Got any cajon players out there? I’m used to hearing crickets chirp after a question like that. Personally, I love the stuff out of playing cajons, even though I’m not a drummer. When you sit atop a cajon and slap out a sick beat, you can literally feel the rhythm in your whole body.
A Tempo Percussion was spearheaded by Alexis Castaneda, a third generation cabinet maker who fitted his knowledge of wood with his love of music to create his own cajons. In 1999 the A Tempo brand was born and since then Castaneda has refined his lineup, introducing cajon blends with other hand percussion instruments, like congas. I want to shed the spotlight on two particularly unique cajons from A Tempo: the Conga Cajon and El Cajoncito.
At first glance, this cajon doesn’t look like most — its octagonal shape definitely sets it apart in the looks department. The sound is more of a slappy conga timbre, but it’s a bit woodier-sounding. The part that you hit, called the tapa, is made of Spanish cedar and lupuna — so instead of hitting drum head, you’re hitting wood.
The tapa, the length, and the pine frame give the Conga Cajon more projection — it’ll definitely cut through without having to be miked. It’s also super lightweight and has a convenient gig bag that goes with it, so it’s much easier to carry than a regular ol’ conga.
The Conga Cajon also plays like a conga — meaning you don’t sit on it. That’s probably the most notable/important difference. We don’t want you to break your face. All jokes aside, this is definitely something worth trying.

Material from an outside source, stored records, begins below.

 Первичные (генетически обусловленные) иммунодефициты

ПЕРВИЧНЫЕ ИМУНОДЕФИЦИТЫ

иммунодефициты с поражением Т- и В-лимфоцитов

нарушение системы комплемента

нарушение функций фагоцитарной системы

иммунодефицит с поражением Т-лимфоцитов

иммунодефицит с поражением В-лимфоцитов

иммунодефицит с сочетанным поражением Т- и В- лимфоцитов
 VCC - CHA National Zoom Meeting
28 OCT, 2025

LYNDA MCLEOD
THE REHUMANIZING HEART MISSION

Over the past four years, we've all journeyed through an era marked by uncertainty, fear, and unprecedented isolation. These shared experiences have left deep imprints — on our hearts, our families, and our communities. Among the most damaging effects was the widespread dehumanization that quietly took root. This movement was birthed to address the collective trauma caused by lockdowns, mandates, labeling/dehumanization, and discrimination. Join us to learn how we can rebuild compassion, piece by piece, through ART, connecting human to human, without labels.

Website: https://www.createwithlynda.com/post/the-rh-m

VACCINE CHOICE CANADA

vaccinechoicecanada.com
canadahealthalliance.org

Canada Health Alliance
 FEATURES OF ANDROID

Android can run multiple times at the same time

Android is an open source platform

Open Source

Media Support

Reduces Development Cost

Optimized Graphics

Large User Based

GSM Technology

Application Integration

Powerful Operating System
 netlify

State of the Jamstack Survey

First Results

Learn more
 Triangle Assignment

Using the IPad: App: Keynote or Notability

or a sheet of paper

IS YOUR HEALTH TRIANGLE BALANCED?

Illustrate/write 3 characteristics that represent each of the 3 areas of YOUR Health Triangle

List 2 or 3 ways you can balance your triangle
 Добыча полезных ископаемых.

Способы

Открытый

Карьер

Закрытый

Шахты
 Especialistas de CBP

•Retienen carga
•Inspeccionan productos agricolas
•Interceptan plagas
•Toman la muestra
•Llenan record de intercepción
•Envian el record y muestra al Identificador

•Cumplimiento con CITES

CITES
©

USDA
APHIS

I’m lucky that all of you out there in the blogosphere have only a vague idea of what I look like. Sure, I rock a leather jacket on the daily, and I’ve got really awesome red hair, but in real life I’m pretty tiny and not at all as intimidating as I dream I am. I look pretty comical handling most instruments because I stopped growing when I was twelve, and most guitars and stuff are made for regular-sized adults.
A Tempo Percussion has made a scaled-down cajon, El Cajoncito, that’s the perfect size for teacup humans. It’s also great for children — but don’t tell little Timmy that or he’ll want one, and you’re going to all blame me when your ears are bleeding.
Just because it’s smaller and cheaper doesn’t mean A Tempo skimped on the design. Its tapa is also made of Spanish cedar and lupuna, and the body is solid panels made of Monterey pine. I think the best part about this, besides it being me-sized, is that it weighs under ten pounds. If I wanted to start my street performance career, I could do so without lugging around a heavy instrument!